__What to produce__
Which lines in the rows below contain the word "further"? List each one in full.
====== Supplied records ======
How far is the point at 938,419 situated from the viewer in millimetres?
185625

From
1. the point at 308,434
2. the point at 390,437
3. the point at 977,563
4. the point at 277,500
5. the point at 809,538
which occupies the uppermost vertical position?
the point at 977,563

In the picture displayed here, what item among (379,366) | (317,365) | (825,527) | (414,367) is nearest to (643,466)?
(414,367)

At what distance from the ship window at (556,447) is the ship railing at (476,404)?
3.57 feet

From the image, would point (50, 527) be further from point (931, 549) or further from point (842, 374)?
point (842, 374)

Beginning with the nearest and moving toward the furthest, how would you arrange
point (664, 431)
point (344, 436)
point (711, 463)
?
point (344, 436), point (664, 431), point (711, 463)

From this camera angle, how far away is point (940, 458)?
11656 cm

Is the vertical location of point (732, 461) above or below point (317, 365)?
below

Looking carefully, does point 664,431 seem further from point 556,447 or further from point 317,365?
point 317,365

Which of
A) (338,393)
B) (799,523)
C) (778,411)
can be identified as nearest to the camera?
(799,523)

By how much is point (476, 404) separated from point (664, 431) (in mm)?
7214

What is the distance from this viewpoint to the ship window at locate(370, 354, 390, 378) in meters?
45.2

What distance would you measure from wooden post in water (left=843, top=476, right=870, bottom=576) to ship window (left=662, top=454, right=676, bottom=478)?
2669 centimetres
======
====== Supplied records ======
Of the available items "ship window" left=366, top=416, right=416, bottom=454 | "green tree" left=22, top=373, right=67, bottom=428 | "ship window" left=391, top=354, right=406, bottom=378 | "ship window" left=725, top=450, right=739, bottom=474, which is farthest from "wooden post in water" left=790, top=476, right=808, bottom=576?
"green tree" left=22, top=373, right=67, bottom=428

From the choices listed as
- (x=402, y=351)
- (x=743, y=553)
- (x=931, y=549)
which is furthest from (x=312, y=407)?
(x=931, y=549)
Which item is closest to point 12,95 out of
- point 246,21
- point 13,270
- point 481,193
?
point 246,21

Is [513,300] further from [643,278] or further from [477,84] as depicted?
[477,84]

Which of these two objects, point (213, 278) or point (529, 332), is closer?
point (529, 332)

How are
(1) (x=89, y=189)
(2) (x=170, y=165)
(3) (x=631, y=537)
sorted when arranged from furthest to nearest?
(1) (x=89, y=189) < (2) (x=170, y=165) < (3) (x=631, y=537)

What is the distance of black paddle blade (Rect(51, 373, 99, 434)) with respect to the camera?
======
__Solution to the problem__
From the image, would point (50, 527) be further from point (931, 549) or further from point (842, 374)?
Looking carefully, does point 664,431 seem further from point 556,447 or further from point 317,365?
Is [513,300] further from [643,278] or further from [477,84] as depicted?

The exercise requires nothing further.